Only the lines from the line containing "Within the set" through the final line of the entries should be printed, exactly as given, with the pictures left out.

**MATERIAL PROVIDED**
---+---
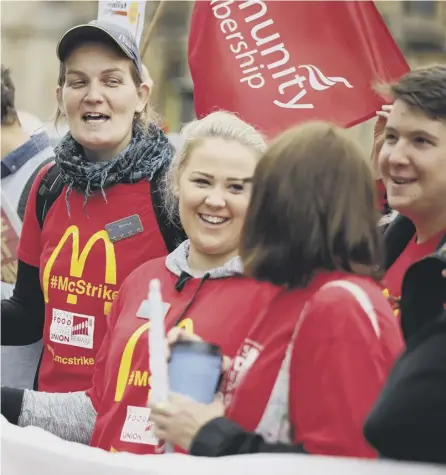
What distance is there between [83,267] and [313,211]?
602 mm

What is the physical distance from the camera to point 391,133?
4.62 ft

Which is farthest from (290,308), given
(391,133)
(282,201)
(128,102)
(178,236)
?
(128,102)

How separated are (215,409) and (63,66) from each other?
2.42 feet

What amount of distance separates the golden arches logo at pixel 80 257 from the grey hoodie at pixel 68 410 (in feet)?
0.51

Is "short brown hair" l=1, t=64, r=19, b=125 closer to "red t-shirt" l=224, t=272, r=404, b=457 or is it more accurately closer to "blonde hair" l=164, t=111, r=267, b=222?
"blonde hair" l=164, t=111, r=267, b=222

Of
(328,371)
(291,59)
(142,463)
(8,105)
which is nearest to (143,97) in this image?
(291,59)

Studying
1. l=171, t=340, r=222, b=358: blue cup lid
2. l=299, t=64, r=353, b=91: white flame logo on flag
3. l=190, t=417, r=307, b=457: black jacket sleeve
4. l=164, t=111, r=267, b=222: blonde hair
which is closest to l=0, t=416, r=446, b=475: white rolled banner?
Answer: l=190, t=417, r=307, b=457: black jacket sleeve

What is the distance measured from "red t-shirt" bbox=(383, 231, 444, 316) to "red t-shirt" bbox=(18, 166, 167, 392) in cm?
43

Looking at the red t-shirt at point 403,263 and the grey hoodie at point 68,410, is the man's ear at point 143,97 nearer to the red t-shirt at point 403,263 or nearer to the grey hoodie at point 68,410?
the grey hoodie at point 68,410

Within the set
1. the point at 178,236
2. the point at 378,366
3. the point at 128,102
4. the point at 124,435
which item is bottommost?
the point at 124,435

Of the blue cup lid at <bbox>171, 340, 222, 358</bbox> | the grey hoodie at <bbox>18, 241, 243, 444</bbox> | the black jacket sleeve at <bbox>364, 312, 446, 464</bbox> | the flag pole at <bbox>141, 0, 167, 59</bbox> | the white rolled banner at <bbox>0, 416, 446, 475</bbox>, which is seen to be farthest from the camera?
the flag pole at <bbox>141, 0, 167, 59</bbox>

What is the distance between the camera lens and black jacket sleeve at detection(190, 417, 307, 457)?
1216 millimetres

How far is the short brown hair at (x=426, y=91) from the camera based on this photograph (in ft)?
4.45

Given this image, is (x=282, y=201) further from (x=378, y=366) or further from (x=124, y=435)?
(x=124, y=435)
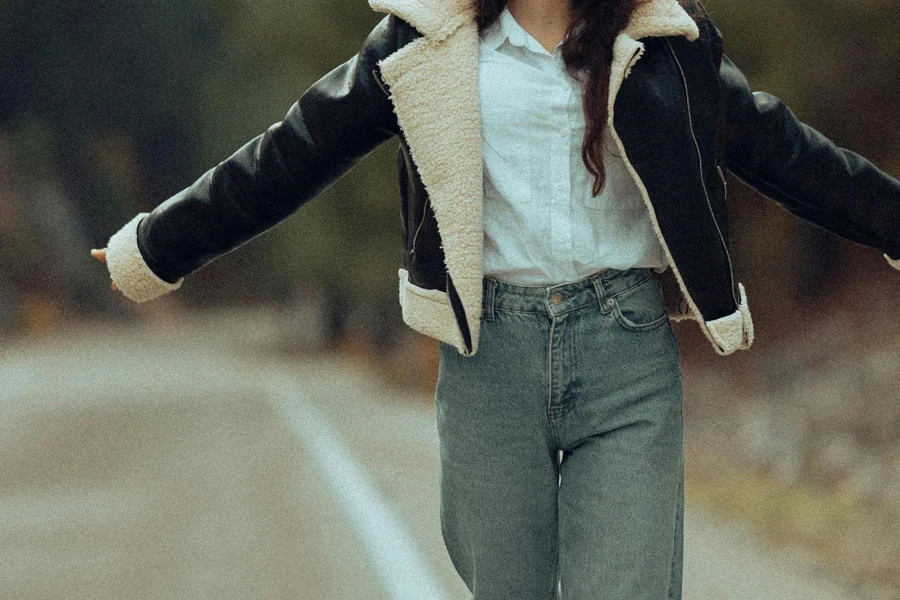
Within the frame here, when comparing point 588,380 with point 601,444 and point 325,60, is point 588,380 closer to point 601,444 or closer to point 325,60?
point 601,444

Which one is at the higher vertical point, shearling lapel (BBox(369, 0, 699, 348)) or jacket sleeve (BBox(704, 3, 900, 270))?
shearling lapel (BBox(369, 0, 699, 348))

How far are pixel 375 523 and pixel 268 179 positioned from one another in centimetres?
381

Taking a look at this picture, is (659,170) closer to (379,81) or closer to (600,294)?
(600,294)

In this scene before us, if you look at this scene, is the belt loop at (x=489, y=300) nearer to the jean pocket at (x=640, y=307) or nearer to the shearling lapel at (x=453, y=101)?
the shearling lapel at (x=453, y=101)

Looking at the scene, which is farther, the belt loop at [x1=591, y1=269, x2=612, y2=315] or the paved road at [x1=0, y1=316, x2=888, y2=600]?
---+---
**WRITTEN ANSWER**
Within the set
1. the point at 178,236
2. the point at 378,366
3. the point at 128,102
4. the point at 124,435
which item is bottommost?
the point at 124,435

Of the blue cup lid at <bbox>171, 340, 222, 358</bbox> | the grey hoodie at <bbox>18, 241, 243, 444</bbox> | the black jacket sleeve at <bbox>364, 312, 446, 464</bbox> | the flag pole at <bbox>141, 0, 167, 59</bbox> | the white rolled banner at <bbox>0, 416, 446, 475</bbox>, which is seen to be farthest from the camera?
the flag pole at <bbox>141, 0, 167, 59</bbox>

What is the distance between the camera lens and black jacket sleeve at detection(190, 417, 307, 457)?
1216 millimetres

How far is the short brown hair at (x=426, y=91) from the camera based on this photograph (in ft)?
4.45

Given this image, is (x=282, y=201) further from (x=378, y=366) or further from (x=124, y=435)?
(x=124, y=435)
Within the frame here, when comparing point 588,380 with point 601,444 and point 325,60, is point 588,380 closer to point 601,444 or closer to point 325,60?
point 601,444

Which one is at the higher vertical point, shearling lapel (BBox(369, 0, 699, 348)) or jacket sleeve (BBox(704, 3, 900, 270))?
shearling lapel (BBox(369, 0, 699, 348))

How far are pixel 375 523 and pixel 268 179 positioned from one another in centimetres?
381

Taking a look at this picture, is (659,170) closer to (379,81) or closer to (600,294)?
(600,294)

In this scene before us, if you look at this scene, is the belt loop at (x=489, y=300) nearer to the jean pocket at (x=640, y=307) or nearer to the shearling lapel at (x=453, y=101)?
the shearling lapel at (x=453, y=101)

Looking at the scene, which is farther, the belt loop at [x1=591, y1=269, x2=612, y2=315] or the paved road at [x1=0, y1=316, x2=888, y2=600]?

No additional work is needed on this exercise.